Los grandes valores no son esos, los inmensos va­lores son la solidaridad hu­mana, la democracia, los valores de justicia y el res­peto a la ley, son todo aque­llo que nos une como socie­dad en valores para el bien común.

Los buenos profesores

En esta época moder­na las tecnologías nos es­tán haciendo cada vez más dependientes de ellas, con mérito incuestionable, pe­ro nunca pueden pretender sustituir al maestro, pues el profesor debe de ser la pie­dra angular de los construc­tores de la sociedad de un país, pues a diferencia de las máquinas digitales, ellos transmiten su humanidad.

¿Por qué los buenos pro­fesores son los que constru­yen efectivamente la buena escuela? Porque esos bue­nos maestros nos ayudan a comprender las cosas de la vida, pues si un buen profe­sor hace comprender a sus estudiantes, aparte de sus materias académicas, que deben estudiar y poner todo el esfuerzo en aprender en todo lo que hagan en la vi­da, y que al final recogerán esos frutos, esos estudian­tes seguirán a su maestro; pues los estudiantes nece­sitan pensar que no se es­tudia solo para ir a traba­jar, sino que se estudia para metas más elevadas, que es hacer hombres y mujeres li­bres llenos de valores sanos para el presente y el futuro.

Papel de la educación en el desarrollo de la sociedad

Si hacemos un recorri­do por aquellos países que eran más subdesarrollados que el nuestro veremos que todos ellos invirtieron en educación, salud y políticas anticorrupción, pues el fu­turo de una sociedad se mi­de junto al nivel educativo.

¿Qué quiere decir es­to? Que el Estado está pro­porcionando la importan­cia vital de las columnas principales de la dignidad humana, que son el dere­cho a la vida (sanidad en general); el derecho al co­nocimiento, para una so­ciedad sana y en capacidad de aportar al desarrollo eco­nómico del país; y por últi­mo, combatir la ignorancia, fuente de los grandes males que nos aquejan como son la corrupción, la intoleran­cia y los antivalores.
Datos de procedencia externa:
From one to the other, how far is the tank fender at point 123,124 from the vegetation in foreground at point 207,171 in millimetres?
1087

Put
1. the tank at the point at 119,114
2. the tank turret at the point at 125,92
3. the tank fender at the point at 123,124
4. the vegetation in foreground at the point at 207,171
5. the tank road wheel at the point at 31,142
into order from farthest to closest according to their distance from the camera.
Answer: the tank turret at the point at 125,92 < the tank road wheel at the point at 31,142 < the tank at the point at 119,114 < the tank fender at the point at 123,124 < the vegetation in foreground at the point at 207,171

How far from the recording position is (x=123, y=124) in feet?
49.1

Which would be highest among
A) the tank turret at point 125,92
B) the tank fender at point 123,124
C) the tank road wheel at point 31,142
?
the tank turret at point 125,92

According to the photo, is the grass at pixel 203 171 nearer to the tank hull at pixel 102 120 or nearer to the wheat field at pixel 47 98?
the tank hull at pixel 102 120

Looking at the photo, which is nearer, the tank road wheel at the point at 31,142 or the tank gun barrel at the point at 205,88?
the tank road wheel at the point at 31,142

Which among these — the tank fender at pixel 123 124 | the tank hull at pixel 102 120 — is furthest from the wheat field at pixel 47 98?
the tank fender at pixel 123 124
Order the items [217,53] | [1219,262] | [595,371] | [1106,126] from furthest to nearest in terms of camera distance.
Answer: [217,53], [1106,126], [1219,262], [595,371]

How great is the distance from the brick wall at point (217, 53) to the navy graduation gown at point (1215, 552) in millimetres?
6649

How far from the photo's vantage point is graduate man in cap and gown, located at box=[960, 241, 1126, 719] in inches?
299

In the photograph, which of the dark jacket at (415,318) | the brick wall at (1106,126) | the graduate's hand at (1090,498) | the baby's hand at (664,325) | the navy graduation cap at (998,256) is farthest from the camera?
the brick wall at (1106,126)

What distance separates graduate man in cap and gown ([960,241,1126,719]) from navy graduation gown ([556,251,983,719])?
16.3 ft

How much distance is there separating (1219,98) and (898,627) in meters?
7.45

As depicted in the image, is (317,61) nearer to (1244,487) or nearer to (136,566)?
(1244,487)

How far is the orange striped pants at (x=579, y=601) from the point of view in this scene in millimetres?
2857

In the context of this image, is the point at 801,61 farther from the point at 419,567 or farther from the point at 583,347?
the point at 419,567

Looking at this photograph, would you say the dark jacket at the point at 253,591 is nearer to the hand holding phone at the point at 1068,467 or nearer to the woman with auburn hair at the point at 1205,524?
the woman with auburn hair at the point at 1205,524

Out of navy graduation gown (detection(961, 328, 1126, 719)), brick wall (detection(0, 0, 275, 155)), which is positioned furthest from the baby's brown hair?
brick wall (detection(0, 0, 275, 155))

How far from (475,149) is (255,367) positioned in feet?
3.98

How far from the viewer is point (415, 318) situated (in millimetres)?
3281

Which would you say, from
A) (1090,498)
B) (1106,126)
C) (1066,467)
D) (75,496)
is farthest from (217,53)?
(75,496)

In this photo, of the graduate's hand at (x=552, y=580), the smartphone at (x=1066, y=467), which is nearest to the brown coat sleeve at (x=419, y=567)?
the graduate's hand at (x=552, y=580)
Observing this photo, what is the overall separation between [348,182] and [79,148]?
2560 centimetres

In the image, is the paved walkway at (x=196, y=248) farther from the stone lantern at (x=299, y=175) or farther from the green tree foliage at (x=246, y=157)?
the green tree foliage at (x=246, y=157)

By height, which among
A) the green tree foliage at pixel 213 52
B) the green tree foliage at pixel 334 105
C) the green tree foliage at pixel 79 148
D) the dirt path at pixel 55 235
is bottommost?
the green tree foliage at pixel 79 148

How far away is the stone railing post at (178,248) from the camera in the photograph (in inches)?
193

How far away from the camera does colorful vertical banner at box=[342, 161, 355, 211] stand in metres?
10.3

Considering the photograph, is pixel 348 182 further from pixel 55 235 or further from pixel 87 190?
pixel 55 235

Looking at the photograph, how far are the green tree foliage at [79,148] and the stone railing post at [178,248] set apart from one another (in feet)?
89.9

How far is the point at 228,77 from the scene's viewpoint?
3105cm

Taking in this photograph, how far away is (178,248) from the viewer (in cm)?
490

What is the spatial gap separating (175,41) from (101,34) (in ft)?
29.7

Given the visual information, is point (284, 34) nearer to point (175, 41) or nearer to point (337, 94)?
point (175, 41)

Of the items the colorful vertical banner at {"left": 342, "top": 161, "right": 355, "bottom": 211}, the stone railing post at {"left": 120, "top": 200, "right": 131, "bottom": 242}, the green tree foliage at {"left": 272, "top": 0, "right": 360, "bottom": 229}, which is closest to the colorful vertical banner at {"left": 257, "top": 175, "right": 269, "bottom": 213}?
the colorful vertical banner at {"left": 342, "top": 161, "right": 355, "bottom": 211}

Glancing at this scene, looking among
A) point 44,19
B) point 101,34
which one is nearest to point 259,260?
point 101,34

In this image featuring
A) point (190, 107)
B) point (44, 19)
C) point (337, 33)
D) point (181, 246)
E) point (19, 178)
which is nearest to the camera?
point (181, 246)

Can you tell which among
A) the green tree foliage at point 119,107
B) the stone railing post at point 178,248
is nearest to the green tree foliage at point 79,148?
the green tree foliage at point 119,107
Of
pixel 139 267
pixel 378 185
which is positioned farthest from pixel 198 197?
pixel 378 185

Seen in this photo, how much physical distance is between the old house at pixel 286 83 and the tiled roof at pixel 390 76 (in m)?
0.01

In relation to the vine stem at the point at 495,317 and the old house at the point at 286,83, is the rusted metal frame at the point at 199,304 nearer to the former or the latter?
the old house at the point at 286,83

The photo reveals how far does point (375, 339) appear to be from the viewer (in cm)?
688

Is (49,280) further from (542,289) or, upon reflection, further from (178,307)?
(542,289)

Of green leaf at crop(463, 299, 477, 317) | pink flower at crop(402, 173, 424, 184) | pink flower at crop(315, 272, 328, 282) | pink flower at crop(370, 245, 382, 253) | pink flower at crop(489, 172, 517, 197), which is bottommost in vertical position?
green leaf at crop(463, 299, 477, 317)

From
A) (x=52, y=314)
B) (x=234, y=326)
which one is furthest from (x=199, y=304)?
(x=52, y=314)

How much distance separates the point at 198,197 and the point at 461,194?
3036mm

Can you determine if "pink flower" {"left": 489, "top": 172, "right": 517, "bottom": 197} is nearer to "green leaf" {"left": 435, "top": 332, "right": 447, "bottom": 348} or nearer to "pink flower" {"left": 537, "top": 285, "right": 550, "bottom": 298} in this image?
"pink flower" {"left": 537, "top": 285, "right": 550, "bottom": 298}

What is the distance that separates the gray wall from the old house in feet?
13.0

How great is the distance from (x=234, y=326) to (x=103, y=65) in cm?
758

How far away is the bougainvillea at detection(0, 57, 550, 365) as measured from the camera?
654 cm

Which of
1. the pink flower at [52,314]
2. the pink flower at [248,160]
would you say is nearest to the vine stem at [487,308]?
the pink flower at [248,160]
Cambiemos el rumbo de la educación en nuestro país, fortalezcamos la de­mocracia, la libertad y la inclusión educativa; reco­nectemos con los valores tradicionales de la sociedad para no perder nuestra me­moria histórica y crear ciu­dadanos ignorantes de su pasado perdiendo nues­tra identidad como nación, pues si no saben qué ha ocurrido antes, no podrán comprender lo que sucede en su presente y, por vía de consecuencias, no tendrán la capacidad de poder pre­ver el futuro.